Killed prison guard knew he wasn't safe
Mon, 17 May 2010 4:56p.m.
By Jane Luscombe
Prison officer Jason Palmer confided in his colleagues about fears for his safety in the weeks before he died.
He'd even talked about getting a transfer from the Waikato prison where he'd only been working six months.
Mr Palmer was still learning the ropes at Springhill Prison, but one thing he'd grasped early on was that he didn't feel safe.
When confronted with a dangerous inmate, the prison union says he was ill-prepared and managers were to blame.
"From three months ago when he started playing up, right through to the moment before they opened the door on a maximum security prisoner in a low security prison," says Bevan Hanlon, president of the Corrections Association.
The inmate accused of punching Mr Palmer had been reassigned as a maximum security prisoner the day before.
"From there he should have been placed in a van immediately and sent to [Paremoremo Prison]," says Mr Hanlon.
Instead, the union claims there was a catalogue of failings that led to the death.
A response team to deal with violent prisoners was unavailable ; a special unit to house them had been closed for refurbishment; two attempts to move the man to a high security prison had failed; and the officers had not been briefed properly on how to handle him.
"The top down should be taking responsibility for the fact this corrections officer is no longer here, this family has no father," says Mr Hanlon.
"This is the first corrections officer that's died in the line of duty," says Prime Minister John Key. "That tells you this is not something that occurs all the time, so it doesn't indicate there's been a systemic problem."
In other prisons, violent inmates are ordered to the back of the cell, on their knees, with their hands behind their heads, before the door is opened.

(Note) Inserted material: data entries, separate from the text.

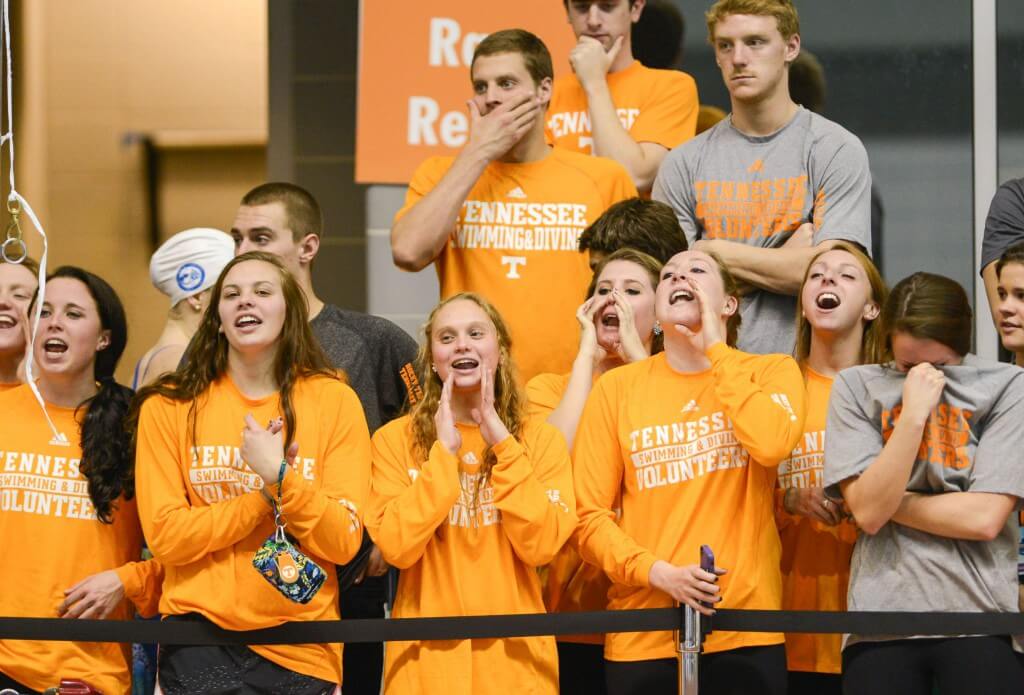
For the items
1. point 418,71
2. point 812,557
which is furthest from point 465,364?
point 418,71

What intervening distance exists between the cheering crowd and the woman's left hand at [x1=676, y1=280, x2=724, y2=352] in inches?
0.4

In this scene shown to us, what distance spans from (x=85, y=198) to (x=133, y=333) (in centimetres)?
79

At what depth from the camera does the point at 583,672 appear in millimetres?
4066

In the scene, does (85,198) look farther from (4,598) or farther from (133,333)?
(4,598)

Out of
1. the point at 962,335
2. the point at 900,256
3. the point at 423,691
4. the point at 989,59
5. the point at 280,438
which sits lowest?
the point at 423,691

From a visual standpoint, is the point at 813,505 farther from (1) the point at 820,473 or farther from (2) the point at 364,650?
(2) the point at 364,650

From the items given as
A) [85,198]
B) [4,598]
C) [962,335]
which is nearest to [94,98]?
[85,198]

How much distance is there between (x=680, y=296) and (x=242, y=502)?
4.41 feet

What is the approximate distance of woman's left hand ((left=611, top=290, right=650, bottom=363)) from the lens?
4.09m

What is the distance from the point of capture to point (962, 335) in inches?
146

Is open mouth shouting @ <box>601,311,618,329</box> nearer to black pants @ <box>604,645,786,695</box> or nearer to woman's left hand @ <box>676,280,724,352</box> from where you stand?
woman's left hand @ <box>676,280,724,352</box>

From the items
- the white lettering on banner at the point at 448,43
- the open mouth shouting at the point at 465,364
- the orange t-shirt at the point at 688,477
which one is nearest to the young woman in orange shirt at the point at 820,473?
the orange t-shirt at the point at 688,477

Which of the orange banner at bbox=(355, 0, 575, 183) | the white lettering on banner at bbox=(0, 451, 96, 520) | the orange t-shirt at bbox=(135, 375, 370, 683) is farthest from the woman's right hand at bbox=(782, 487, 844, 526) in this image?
the orange banner at bbox=(355, 0, 575, 183)

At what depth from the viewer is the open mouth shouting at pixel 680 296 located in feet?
12.9
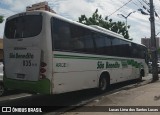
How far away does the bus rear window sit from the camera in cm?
1103

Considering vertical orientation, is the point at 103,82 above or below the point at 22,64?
below

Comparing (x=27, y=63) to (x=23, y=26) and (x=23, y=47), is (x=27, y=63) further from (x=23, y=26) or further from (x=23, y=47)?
(x=23, y=26)

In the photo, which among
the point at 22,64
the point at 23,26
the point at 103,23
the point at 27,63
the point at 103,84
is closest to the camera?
the point at 27,63

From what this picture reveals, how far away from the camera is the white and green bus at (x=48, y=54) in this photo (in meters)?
10.7

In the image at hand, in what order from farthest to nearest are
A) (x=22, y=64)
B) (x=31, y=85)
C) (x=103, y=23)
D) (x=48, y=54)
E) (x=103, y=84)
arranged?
(x=103, y=23) → (x=103, y=84) → (x=22, y=64) → (x=31, y=85) → (x=48, y=54)

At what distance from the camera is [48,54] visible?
34.7 feet

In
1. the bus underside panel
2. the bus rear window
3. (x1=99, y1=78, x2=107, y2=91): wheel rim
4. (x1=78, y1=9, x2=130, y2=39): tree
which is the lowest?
(x1=99, y1=78, x2=107, y2=91): wheel rim

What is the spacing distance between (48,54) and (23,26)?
1.76 m

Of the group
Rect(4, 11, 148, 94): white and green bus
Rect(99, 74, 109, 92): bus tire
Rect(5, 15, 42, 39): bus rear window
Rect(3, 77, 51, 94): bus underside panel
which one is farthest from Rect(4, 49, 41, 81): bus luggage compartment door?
Rect(99, 74, 109, 92): bus tire

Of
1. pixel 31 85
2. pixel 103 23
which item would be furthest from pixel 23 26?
pixel 103 23

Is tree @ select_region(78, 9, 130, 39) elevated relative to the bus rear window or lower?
elevated

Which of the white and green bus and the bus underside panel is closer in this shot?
the bus underside panel

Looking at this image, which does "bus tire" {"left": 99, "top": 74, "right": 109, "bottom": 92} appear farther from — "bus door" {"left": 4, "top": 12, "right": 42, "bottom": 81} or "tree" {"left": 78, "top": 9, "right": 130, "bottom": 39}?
"tree" {"left": 78, "top": 9, "right": 130, "bottom": 39}

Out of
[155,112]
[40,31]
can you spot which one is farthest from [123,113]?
[40,31]
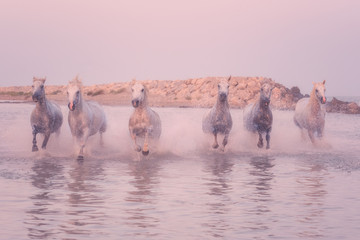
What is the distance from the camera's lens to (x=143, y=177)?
13305 mm

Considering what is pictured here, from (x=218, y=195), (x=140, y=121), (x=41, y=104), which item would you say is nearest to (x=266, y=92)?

If they move, it's slammed shut before they can react. That didn't happen at Springhill.
The prisoner accused of the attack appeared in Hamilton district court today, flanked by four guards.
Mr Palmer had talked to fellow prison officers about getting a transfer, although it's not that easy. Six other officers have recently taken demotions and pay cuts to move away from Springhill, but time ran out for the father-of-two.